======== TEXTE À ÉTUDIER

Outil pratique, double humanisé ou présence singulière ?
Quelle(s) forme(s) prendront en 2017 les nouvelles technologies ?
En ce moment de bascule d’une année vers l’autre, nous récapitulons ce qui nous a marqué durant ces douze mois écoulés et tentons de nous projeter dans ce que sera cette prochaine année. Après avoir interagi avec des robots et conçu des services les intégrant, vu l’exposition Persona au Musée du Quai Branly ou encore dévoré la série L’Odyssée du temps écrite par Stephen Baxter et Arthur C. Clarke, je me demande tout particulièrement quelle(s) forme(s) prendra demain la technologie et comment évoluera à sa suite le design d’expérience utilisateur.
Les nouvelles technologies forment un tout de plus en plus imbriqué avec lequel nous interagissons au quotidien, à travers différents types de points de contact et modes d’interaction, bref une entité à part entière. Tenter de dessiner les contours de cette entité, c’est peut-être s’interroger sur la façon dont nous la percevons en tant que personne ?

================
======== DONNÉES AFFICHÉES

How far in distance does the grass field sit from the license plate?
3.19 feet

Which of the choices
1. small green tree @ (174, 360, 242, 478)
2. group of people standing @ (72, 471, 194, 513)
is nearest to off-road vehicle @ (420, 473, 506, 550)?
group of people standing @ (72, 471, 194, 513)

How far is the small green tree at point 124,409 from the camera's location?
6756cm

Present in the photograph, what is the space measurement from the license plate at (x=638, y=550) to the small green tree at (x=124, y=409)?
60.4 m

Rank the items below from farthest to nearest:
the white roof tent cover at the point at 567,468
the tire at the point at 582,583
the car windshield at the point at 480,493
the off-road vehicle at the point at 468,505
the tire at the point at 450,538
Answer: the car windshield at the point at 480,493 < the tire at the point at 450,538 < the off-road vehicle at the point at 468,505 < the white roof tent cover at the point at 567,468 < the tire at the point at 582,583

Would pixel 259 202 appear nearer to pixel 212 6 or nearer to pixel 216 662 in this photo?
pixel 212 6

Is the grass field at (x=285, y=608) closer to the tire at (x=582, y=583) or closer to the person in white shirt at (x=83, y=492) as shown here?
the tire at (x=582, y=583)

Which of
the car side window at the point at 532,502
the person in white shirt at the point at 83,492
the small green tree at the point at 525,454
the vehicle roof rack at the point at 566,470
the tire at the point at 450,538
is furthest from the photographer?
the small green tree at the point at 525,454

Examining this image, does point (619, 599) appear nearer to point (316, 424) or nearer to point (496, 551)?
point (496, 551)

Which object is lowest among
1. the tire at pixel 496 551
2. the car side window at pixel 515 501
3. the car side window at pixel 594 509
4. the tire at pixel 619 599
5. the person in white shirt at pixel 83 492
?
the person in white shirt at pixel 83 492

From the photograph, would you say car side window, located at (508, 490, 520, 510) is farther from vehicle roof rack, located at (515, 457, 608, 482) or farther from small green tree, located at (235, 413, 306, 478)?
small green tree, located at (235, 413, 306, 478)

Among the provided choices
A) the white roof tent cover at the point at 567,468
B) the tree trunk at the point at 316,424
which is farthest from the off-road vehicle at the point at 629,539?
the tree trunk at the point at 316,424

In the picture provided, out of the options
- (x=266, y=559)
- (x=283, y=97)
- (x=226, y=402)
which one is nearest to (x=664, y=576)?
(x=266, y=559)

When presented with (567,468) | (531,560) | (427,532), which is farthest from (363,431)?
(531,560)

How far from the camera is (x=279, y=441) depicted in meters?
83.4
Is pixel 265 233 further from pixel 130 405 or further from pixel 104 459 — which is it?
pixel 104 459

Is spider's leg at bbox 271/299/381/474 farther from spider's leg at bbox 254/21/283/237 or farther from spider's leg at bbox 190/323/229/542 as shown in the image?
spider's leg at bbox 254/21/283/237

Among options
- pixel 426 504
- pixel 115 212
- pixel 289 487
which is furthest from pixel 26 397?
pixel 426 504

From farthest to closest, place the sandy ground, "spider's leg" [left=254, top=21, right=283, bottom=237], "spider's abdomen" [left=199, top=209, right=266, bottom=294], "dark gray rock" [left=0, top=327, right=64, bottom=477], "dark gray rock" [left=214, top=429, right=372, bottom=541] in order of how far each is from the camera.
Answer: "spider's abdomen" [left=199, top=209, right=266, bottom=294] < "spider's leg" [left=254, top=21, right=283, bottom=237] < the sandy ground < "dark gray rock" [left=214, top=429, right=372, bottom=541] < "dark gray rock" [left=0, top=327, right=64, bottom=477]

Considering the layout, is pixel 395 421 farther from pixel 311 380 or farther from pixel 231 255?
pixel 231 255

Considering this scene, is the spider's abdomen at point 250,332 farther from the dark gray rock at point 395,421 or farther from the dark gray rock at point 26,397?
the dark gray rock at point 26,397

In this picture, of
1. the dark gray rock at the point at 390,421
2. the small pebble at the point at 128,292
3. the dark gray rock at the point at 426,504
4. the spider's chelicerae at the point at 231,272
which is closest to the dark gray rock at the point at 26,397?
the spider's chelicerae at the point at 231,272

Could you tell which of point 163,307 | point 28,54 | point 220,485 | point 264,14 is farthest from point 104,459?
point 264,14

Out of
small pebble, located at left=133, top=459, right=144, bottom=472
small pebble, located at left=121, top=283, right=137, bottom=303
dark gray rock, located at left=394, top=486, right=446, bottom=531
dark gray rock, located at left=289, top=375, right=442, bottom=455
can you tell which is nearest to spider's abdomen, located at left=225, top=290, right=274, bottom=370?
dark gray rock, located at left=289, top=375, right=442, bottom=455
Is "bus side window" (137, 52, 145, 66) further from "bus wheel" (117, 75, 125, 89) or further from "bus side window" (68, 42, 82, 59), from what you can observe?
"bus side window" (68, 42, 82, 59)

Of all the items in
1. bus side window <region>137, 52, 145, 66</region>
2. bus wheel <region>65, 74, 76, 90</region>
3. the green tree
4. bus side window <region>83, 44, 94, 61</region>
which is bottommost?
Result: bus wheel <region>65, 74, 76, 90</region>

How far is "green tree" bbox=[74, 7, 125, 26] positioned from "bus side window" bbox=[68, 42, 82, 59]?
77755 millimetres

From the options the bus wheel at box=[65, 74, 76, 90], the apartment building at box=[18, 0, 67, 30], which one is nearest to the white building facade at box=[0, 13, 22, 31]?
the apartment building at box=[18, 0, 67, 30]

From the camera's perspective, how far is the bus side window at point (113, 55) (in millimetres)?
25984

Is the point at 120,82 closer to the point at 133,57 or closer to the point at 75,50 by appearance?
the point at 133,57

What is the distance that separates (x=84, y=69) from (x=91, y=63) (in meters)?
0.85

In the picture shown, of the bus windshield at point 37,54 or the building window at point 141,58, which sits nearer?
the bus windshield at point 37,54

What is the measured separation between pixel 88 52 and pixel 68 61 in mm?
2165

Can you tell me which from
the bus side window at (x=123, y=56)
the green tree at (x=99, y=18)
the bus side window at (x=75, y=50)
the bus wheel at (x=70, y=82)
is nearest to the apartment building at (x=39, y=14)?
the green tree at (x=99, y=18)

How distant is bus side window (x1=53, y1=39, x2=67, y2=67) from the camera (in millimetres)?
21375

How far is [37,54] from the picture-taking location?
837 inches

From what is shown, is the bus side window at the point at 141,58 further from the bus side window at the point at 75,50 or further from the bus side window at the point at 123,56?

================

_PROBLÈME À RÉSOUDRE_
D'après le texte sur les nouvelles technologies, qui a écrit la série L'Odyssée du temps ? Les enregistrements proviennent d'une autre source que le texte.

_ZONE DE RÉPONSE_
Stephen Baxter et Arthur C. Clarke.